• Goal: Go through the data below and keep only the lines that contain the string "focus", copying each of them word for word.

• Exercise input:
****************************************

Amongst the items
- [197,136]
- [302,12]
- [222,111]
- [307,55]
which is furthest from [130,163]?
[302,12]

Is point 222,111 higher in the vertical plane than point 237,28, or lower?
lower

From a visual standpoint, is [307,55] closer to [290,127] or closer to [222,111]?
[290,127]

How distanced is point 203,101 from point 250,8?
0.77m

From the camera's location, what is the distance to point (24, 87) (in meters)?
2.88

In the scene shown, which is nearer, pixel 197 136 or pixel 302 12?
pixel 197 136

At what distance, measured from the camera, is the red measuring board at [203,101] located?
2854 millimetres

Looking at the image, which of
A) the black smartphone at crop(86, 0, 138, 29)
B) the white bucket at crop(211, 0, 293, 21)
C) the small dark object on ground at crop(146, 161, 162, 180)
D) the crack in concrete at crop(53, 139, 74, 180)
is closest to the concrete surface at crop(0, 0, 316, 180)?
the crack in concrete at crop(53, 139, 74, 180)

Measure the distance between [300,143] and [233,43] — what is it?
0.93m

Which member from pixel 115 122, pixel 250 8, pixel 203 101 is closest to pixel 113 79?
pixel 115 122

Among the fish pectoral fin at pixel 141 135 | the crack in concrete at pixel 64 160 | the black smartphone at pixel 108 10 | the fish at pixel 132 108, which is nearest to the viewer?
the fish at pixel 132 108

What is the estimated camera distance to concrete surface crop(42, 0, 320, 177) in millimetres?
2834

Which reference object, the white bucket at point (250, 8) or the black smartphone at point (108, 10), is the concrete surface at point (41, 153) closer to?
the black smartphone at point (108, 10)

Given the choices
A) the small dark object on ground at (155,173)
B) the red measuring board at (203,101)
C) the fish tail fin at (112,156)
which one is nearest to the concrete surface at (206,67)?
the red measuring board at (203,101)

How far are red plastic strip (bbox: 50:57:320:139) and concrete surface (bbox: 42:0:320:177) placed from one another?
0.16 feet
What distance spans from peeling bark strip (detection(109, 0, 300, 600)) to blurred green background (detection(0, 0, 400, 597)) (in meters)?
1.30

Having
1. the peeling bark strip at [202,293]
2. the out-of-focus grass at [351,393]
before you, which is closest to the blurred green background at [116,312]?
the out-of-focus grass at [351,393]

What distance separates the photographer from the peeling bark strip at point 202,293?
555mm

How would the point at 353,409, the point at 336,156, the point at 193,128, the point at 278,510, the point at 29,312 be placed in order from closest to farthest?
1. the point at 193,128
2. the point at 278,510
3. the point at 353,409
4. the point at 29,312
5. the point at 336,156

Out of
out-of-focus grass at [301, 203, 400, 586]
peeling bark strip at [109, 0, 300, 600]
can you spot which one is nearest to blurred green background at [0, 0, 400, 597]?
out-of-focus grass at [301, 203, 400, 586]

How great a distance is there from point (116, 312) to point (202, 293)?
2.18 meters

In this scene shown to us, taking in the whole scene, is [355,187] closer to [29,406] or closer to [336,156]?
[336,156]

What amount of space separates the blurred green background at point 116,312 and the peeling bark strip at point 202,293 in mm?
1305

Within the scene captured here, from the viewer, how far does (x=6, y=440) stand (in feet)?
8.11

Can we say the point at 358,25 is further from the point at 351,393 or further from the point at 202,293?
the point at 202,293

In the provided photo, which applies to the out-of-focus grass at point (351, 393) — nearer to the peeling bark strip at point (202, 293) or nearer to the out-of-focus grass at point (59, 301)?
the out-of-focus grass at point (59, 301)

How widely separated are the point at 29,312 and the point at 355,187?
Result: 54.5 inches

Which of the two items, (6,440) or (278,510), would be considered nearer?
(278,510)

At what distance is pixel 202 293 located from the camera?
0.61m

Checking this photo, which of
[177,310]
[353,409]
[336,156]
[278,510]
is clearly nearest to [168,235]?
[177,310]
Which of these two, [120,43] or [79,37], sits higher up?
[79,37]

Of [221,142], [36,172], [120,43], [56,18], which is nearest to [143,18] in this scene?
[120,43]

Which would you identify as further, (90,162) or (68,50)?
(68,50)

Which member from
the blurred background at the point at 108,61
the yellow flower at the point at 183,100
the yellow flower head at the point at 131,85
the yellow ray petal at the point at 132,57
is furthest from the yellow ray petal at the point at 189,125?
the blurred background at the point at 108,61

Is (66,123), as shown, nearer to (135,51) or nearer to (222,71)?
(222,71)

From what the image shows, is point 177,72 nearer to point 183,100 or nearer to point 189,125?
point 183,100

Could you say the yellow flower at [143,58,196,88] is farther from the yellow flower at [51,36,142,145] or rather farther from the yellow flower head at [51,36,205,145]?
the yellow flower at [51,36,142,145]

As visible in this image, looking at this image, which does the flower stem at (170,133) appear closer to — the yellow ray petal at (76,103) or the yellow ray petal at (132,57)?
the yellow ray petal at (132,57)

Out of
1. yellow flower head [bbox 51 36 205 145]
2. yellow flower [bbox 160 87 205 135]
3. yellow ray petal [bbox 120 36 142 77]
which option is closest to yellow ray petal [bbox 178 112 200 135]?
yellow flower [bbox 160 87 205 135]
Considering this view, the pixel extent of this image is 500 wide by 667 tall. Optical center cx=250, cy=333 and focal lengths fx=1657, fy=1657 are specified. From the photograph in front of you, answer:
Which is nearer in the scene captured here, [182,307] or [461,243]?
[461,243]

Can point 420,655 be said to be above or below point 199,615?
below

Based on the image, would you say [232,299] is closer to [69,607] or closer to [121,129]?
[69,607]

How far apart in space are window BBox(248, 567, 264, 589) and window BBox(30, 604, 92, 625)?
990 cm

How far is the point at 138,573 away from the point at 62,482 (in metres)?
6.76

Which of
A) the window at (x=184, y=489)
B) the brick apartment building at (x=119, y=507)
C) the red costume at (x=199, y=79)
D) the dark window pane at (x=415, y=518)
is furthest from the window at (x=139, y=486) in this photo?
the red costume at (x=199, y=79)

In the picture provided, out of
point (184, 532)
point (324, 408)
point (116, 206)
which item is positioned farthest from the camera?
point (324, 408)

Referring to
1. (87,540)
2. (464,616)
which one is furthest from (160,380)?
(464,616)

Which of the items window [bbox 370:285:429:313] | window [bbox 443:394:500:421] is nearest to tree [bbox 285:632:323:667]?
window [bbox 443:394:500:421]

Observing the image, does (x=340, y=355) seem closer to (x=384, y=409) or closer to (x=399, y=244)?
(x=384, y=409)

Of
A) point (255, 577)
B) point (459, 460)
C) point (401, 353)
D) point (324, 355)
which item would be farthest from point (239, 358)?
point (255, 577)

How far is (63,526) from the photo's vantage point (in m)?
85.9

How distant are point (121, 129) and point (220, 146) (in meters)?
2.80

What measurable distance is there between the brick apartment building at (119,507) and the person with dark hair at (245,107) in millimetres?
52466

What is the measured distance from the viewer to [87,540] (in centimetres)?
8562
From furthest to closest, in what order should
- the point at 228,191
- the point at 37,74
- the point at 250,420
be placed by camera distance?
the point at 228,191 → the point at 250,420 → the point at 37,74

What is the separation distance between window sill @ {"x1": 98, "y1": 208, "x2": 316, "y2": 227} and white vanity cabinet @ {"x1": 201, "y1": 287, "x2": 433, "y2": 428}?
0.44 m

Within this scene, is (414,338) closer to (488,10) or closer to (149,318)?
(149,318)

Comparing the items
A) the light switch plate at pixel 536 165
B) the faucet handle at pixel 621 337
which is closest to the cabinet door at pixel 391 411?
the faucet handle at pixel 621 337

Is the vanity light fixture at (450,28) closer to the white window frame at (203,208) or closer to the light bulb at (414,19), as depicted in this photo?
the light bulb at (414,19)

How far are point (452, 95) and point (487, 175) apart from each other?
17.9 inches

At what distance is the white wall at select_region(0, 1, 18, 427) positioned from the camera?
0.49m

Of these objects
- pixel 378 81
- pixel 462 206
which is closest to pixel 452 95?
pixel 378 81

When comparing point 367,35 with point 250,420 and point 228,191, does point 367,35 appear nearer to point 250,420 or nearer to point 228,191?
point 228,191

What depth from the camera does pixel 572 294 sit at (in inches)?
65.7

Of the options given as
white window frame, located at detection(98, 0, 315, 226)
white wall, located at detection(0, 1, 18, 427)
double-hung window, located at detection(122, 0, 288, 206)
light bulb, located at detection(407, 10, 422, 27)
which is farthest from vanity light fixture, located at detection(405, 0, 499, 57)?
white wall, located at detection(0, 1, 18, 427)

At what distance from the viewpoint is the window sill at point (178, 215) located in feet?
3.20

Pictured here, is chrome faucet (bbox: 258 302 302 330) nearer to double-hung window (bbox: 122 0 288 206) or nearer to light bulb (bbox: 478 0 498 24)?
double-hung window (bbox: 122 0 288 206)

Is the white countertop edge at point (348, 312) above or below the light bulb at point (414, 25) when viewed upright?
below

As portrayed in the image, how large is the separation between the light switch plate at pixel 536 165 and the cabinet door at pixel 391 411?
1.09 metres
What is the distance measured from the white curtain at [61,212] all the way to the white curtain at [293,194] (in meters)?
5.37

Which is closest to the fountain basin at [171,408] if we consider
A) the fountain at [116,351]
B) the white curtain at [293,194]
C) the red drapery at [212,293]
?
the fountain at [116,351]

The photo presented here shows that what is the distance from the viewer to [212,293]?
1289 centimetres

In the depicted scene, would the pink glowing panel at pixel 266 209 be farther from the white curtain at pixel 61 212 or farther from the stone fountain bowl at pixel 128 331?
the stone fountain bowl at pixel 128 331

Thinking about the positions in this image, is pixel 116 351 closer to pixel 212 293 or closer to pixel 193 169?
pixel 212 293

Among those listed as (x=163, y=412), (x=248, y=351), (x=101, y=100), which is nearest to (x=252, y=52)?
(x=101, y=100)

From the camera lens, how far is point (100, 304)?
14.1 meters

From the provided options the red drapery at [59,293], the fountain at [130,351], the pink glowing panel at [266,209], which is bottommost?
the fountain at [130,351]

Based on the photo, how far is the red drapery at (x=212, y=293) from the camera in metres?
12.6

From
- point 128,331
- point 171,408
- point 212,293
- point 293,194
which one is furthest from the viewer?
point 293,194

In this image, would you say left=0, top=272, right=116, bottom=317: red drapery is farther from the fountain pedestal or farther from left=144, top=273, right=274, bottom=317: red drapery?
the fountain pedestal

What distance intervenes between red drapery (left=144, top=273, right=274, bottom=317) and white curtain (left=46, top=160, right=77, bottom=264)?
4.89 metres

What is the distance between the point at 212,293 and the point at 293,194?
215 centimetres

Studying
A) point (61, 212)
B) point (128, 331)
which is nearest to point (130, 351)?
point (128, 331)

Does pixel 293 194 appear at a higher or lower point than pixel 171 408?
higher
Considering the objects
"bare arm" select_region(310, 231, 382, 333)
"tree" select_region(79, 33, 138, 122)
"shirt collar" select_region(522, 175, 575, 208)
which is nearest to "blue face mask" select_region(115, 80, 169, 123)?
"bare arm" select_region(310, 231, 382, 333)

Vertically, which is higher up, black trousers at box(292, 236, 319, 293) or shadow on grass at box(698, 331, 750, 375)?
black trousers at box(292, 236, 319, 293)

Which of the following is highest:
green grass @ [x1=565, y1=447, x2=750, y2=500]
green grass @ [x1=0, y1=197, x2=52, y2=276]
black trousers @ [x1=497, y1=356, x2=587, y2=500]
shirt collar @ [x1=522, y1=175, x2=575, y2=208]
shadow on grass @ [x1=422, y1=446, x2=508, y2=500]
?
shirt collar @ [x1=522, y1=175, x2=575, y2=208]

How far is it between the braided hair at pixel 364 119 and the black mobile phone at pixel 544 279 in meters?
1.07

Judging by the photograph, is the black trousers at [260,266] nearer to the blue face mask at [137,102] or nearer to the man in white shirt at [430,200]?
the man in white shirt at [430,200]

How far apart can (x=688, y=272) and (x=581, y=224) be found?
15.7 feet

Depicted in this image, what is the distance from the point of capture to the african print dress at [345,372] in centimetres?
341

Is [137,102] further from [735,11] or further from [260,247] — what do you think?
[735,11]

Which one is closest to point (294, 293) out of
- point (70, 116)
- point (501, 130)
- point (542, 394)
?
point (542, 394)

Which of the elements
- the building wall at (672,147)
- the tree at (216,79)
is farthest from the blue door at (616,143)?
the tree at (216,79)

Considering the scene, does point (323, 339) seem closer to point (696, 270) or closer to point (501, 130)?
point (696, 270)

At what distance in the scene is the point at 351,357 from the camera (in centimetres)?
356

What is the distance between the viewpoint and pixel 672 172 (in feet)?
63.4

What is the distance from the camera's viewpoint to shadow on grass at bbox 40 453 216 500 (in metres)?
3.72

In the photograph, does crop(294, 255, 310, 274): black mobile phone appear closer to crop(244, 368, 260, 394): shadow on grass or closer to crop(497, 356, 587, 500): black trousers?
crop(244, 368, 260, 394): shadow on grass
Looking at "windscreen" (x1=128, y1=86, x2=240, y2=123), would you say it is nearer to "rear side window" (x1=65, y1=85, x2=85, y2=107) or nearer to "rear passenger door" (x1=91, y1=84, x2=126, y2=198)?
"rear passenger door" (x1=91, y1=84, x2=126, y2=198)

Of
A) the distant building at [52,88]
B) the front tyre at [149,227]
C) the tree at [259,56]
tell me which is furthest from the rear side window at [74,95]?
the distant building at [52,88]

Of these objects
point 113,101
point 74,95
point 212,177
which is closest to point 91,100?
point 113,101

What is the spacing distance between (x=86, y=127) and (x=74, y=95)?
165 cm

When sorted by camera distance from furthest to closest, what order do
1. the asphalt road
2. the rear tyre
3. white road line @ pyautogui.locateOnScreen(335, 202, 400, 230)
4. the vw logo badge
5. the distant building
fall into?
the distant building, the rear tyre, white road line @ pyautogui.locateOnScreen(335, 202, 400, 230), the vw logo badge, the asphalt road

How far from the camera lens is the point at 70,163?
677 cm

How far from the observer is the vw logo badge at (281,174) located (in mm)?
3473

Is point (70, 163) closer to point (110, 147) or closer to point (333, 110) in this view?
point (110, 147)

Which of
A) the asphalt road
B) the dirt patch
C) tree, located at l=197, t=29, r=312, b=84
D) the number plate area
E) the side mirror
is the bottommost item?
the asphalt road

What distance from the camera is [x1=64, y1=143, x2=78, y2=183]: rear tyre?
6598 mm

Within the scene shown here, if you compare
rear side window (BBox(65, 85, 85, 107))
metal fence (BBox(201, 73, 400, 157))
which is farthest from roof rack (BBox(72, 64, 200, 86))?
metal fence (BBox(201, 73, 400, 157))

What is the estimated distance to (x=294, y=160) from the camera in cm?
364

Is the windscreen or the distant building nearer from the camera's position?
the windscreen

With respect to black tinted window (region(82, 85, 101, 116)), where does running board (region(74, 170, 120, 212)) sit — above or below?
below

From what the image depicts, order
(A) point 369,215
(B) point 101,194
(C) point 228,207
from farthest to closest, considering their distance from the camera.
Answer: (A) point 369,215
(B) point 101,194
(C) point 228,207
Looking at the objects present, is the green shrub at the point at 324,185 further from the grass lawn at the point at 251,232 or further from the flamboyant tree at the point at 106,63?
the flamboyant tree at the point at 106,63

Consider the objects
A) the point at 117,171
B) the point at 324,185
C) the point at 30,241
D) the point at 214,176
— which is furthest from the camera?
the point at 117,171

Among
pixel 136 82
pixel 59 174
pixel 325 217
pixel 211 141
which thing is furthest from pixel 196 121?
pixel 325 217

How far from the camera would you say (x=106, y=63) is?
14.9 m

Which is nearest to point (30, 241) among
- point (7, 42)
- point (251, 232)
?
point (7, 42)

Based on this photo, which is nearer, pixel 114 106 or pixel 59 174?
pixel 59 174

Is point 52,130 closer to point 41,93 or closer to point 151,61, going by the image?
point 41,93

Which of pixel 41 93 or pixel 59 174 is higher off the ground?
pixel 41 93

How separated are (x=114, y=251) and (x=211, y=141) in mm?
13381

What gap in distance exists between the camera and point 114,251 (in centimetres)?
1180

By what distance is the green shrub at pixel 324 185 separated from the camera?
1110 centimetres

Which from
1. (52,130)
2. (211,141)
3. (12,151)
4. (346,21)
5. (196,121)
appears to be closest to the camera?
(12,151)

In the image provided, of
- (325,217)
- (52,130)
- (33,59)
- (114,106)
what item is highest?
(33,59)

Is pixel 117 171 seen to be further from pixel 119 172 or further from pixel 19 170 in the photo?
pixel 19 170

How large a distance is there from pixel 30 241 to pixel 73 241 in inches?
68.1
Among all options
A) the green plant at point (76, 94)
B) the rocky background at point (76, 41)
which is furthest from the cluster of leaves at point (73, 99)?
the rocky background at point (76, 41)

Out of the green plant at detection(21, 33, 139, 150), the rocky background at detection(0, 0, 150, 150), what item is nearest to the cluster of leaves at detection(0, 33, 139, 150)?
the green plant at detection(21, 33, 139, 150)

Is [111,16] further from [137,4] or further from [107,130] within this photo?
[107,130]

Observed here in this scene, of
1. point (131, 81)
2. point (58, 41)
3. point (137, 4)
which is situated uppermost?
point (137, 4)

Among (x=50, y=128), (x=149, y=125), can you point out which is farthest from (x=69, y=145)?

****************************************

• Task solution:
2. the out-of-focus grass at [351,393]
the out-of-focus grass at [351,393]
out-of-focus grass at [301, 203, 400, 586]
out-of-focus grass at [301, 203, 400, 586]
In the provided photo, which applies to the out-of-focus grass at point (351, 393) — nearer to the peeling bark strip at point (202, 293) or nearer to the out-of-focus grass at point (59, 301)?
the out-of-focus grass at point (59, 301)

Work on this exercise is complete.